To provide insight into the microstructural evolution and mechanical behavior of bulk nanostructured Ti, we used cold gas dynamic spraying of Ti particles to synthesize thick coatings (e.g., >10 mm in thickness). Accordingly, the grain size, lattice parameter, lattice strain, residual stress, porosity, microhardness, tensile, and compressive behavior of the bulk Ti deposits before and after annealing were comparatively analyzed. Our results show that the microstructure of the as-sprayed bulk Ti was characterized by a grain size of ~60 nm, lattice expansion (~2 pct for $$ a $$ and ~3 pct for $$ c $$ ), lattice strain (~1.65 × 10−5), and residual compressive stress (~53 MPa).
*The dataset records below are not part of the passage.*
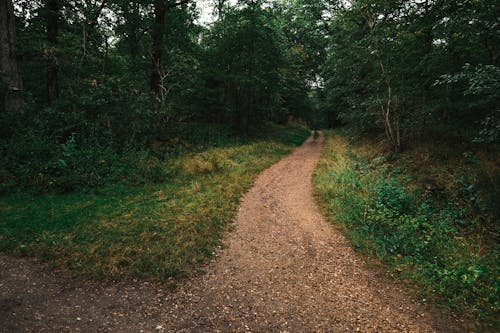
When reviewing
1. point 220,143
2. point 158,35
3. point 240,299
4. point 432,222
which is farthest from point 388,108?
point 158,35

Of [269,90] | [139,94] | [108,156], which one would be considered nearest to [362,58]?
[269,90]

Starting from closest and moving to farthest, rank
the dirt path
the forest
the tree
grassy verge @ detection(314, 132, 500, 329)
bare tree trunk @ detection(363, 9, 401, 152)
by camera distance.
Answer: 1. the dirt path
2. grassy verge @ detection(314, 132, 500, 329)
3. the forest
4. bare tree trunk @ detection(363, 9, 401, 152)
5. the tree

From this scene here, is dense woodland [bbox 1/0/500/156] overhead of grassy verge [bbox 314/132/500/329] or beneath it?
overhead

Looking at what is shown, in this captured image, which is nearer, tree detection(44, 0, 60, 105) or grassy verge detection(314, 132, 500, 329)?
grassy verge detection(314, 132, 500, 329)

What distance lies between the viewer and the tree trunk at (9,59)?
10387 millimetres

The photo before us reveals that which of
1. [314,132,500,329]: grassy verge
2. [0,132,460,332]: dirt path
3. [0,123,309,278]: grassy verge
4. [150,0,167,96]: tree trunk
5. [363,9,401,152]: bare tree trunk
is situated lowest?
[0,132,460,332]: dirt path

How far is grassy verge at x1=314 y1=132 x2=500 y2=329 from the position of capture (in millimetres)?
4102

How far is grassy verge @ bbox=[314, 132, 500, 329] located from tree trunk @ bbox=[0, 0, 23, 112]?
13.4m

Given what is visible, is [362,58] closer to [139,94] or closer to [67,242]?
[139,94]

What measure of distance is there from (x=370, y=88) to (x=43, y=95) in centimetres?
1974

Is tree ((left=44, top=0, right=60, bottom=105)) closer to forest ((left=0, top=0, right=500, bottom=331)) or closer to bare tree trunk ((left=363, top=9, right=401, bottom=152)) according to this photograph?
forest ((left=0, top=0, right=500, bottom=331))

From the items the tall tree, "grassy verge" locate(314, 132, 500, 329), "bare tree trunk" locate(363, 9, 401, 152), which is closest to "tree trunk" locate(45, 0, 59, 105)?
the tall tree

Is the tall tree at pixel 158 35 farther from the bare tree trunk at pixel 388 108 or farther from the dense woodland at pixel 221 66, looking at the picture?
the bare tree trunk at pixel 388 108

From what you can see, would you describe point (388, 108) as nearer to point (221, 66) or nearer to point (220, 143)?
point (220, 143)
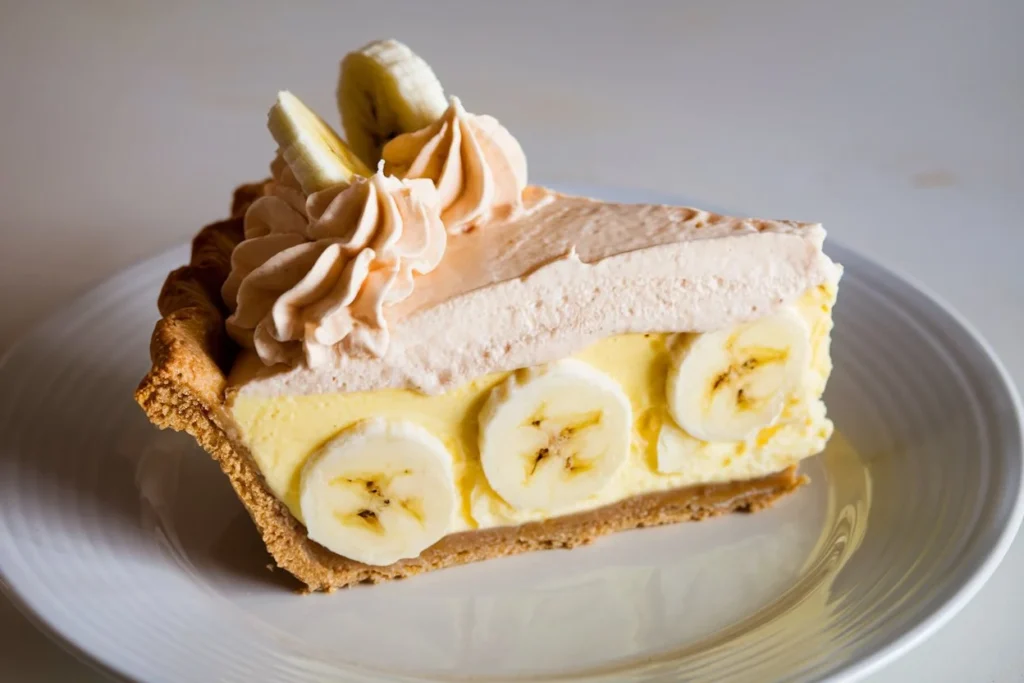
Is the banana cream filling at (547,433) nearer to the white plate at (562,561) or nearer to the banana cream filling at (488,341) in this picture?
the banana cream filling at (488,341)

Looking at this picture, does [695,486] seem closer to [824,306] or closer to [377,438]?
[824,306]

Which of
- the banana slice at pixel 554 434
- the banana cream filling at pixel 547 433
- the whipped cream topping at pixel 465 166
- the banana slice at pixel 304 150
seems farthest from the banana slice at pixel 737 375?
the banana slice at pixel 304 150

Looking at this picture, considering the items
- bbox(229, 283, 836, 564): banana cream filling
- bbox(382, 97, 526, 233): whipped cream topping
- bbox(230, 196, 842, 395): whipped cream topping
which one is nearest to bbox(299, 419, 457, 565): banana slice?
bbox(229, 283, 836, 564): banana cream filling

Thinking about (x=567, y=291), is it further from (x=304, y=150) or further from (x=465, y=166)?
(x=304, y=150)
Moreover, annealing of the as-deposited bulk Ti led to a significant decrease in lattice expansion, lattice strain, and residual stress, whereas porosity remained unchanged (~11 pct). The mechanisms of grain growth, as well as the evolution of particle interfaces during annealing, were also investigated. In terms of mechanical behavior, the as-deposited bulk Ti exhibited a very low modulus (52 GPa) with relatively high tensile and compressive strength values (180 and 850 MPa, respectively). Annealing in the temperature range of 1023 K to 1173 K (750 °C to 900 °C) led to a significant increase of tensile and compressive strength (to 380 MPa and more than 1200 MPa, respectively). Finally, annealing resulted in a slight increase of elastic modulus, which was rationalized on the basis of changes in pore geometry in the bulk Ti deposits.